Le conflit syrien semble prendre une autre dimension avec ces accusations concernant l'usage d'armes chimiques contre des civils. Au début de mars, des rapports de presse et des témoignages provenant d'Alep indiquaient que des armes chimiques auraient été utilisées lors de combats entre forces gouvernementales et rebelles. Les deux côtés se sont mutuellement accusés d'en avoir fait usage.

À la demande de Damas, l'ONU a mis sur pied une commission d'enquête, mais le régime syrien n'a toujours pas autorisé les experts onusiens déployés à Chypre à entrer sur son territoire afin d'enquêter.

Depuis quelques jours, les leaders occidentaux ont amplifié ces accusations, mais leurs réactions face à cette affaire donnent l'impression que chacun est très embarrassé. Présidents, premiers ministres et ministres, d'habitude si prompts à accuser le régime de Damas de tous les crimes, mettent la pédale douce. Ici, le choix des mots a son importance et tout est dans l'art de dire sans avoir l'air d'être catégorique.

Ainsi, la France «n'a pas de certitude» sur l'utilisation d'armes chimiques, et les Américains et Britanniques ont «seulement des indices», a déclaré lundi le ministre des Affaires étrangères Laurent Fabius. À Londres, le premier ministre David Cameron a été un peu plus affirmatif sur «des preuves limitées» d'utilisation des armes, mais il s'est montré prudent sur l'origine de ces attaques «probablement par le régime», ce qui implique que l'opposition appuyée par les Occidentaux ne serait pas sans taches.

Enfin, mardi, le président Barack Obama a rappelé avoir tracé l'an dernier une ligne rouge au-delà de laquelle les choses pourraient basculer vers une intervention militaire si l'attaque était prouvée. Toutefois, si Obama a confirmé l'existence de preuves, il était plus prudent sur la chaîne causale des événements: «Nous avons maintenant des preuves que des armes chimiques ont été utilisées en Syrie, mais nous ne savons pas par qui, ni quand, ni comment. Nous n'avons pas d'éléments de traçabilité établissant ce qui s'est exactement produit.»

Il faut dire que cette controverse sur l'utilisation d'armes chimiques tombe plutôt mal pour les Occidentaux. Il y a dix ans, Américains et Britanniques envahissaient l'Irak sous le prétexte de la présence d'armes de destruction massive.

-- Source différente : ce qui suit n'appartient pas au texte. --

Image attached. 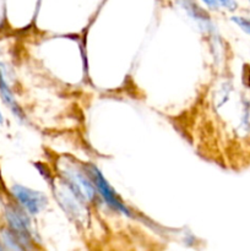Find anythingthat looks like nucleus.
I'll list each match as a JSON object with an SVG mask.
<instances>
[{
    "instance_id": "nucleus-1",
    "label": "nucleus",
    "mask_w": 250,
    "mask_h": 251,
    "mask_svg": "<svg viewBox=\"0 0 250 251\" xmlns=\"http://www.w3.org/2000/svg\"><path fill=\"white\" fill-rule=\"evenodd\" d=\"M58 172L59 178L82 202H85L86 205L93 203L98 193H96L95 184L86 169L83 168V166L78 167L75 163H71L70 161L64 158L59 161Z\"/></svg>"
},
{
    "instance_id": "nucleus-2",
    "label": "nucleus",
    "mask_w": 250,
    "mask_h": 251,
    "mask_svg": "<svg viewBox=\"0 0 250 251\" xmlns=\"http://www.w3.org/2000/svg\"><path fill=\"white\" fill-rule=\"evenodd\" d=\"M82 166L83 168L86 169L88 176H90V178L92 179L93 184H95L96 186V190L98 191V194H100V198L103 199L105 205L109 206V207L112 208L113 211H115V212L122 213V215L126 216V217H131V211H130L129 208L125 206V203L120 200V198L117 195L114 189L108 184V181L105 180V178L103 176V174L100 173V169L92 163L82 164Z\"/></svg>"
},
{
    "instance_id": "nucleus-3",
    "label": "nucleus",
    "mask_w": 250,
    "mask_h": 251,
    "mask_svg": "<svg viewBox=\"0 0 250 251\" xmlns=\"http://www.w3.org/2000/svg\"><path fill=\"white\" fill-rule=\"evenodd\" d=\"M11 195L15 201L28 213L29 216H36L46 208L48 205V198L41 191L15 184L11 188Z\"/></svg>"
},
{
    "instance_id": "nucleus-4",
    "label": "nucleus",
    "mask_w": 250,
    "mask_h": 251,
    "mask_svg": "<svg viewBox=\"0 0 250 251\" xmlns=\"http://www.w3.org/2000/svg\"><path fill=\"white\" fill-rule=\"evenodd\" d=\"M0 96H1L5 104L14 113L15 117L19 118V119H24V112L21 110L20 105L17 104L16 100H15V96L11 92V88H10L9 83H7L6 77H5V71L2 70L1 66H0Z\"/></svg>"
},
{
    "instance_id": "nucleus-5",
    "label": "nucleus",
    "mask_w": 250,
    "mask_h": 251,
    "mask_svg": "<svg viewBox=\"0 0 250 251\" xmlns=\"http://www.w3.org/2000/svg\"><path fill=\"white\" fill-rule=\"evenodd\" d=\"M233 22L242 29L244 33H247L248 36H250V17L245 16H233L232 19Z\"/></svg>"
},
{
    "instance_id": "nucleus-6",
    "label": "nucleus",
    "mask_w": 250,
    "mask_h": 251,
    "mask_svg": "<svg viewBox=\"0 0 250 251\" xmlns=\"http://www.w3.org/2000/svg\"><path fill=\"white\" fill-rule=\"evenodd\" d=\"M202 1L205 2L208 7H211V9H218V7L221 6L218 0H202Z\"/></svg>"
},
{
    "instance_id": "nucleus-7",
    "label": "nucleus",
    "mask_w": 250,
    "mask_h": 251,
    "mask_svg": "<svg viewBox=\"0 0 250 251\" xmlns=\"http://www.w3.org/2000/svg\"><path fill=\"white\" fill-rule=\"evenodd\" d=\"M2 123H4V118H2V114H1V112H0V125H1Z\"/></svg>"
},
{
    "instance_id": "nucleus-8",
    "label": "nucleus",
    "mask_w": 250,
    "mask_h": 251,
    "mask_svg": "<svg viewBox=\"0 0 250 251\" xmlns=\"http://www.w3.org/2000/svg\"><path fill=\"white\" fill-rule=\"evenodd\" d=\"M0 250H2V247H1V243H0Z\"/></svg>"
},
{
    "instance_id": "nucleus-9",
    "label": "nucleus",
    "mask_w": 250,
    "mask_h": 251,
    "mask_svg": "<svg viewBox=\"0 0 250 251\" xmlns=\"http://www.w3.org/2000/svg\"><path fill=\"white\" fill-rule=\"evenodd\" d=\"M249 2H250V0H249Z\"/></svg>"
}]
</instances>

Sur le terrain, les Occidentaux doutent de plus en plus de la solidité et de la fiabilité de la coalition rebelle. Dans quelques jours, l'embargo européen sur les armes doit être discuté par les 27 membres de l'Union européenne. Il n'y a pas si longtemps, la France et la Grande-Bretagne exigeaient sa levée. Elles semblent avoir aujourd'hui perdu de leur enthousiasme face au fractionnement du camp rebelle. Le chef modéré de ce camp vient d'être remplacé par un extrémiste. Les islamistes apparentés à Al-Qaïda gagnent des adeptes alors que des éléments de l'Armée syrienne libre se livrent au pillage et au racket. Interrogé sur la levée de l'embargo, M. Fabius a estimé que «le négatif ou en tout cas l'incertain, c'est que la coalition des résistants n'est pas aussi unie qu'on (le) voudrait».

La commission d'enquête de l'ONU, advenant qu'elle puisse entrer en Syrie, devra déterminer si l'utilisation d'armes chimiques s'est produite et, dans ce cas, s'il s'agit d'un acte délibéré ou d'un déversement accidentel (une option qui n'est pas à écarter et qui explique le «comment» d'Obama) et qui en est responsable.

Compte tenu de ces éléments, arriver à une conclusion claire et précise relèvera du miracle. Et si le miracle devait se produire, alors la communauté internationale devra juger si la ligne rouge établie par Obama aura été franchie et si une intervention militaire se justifie.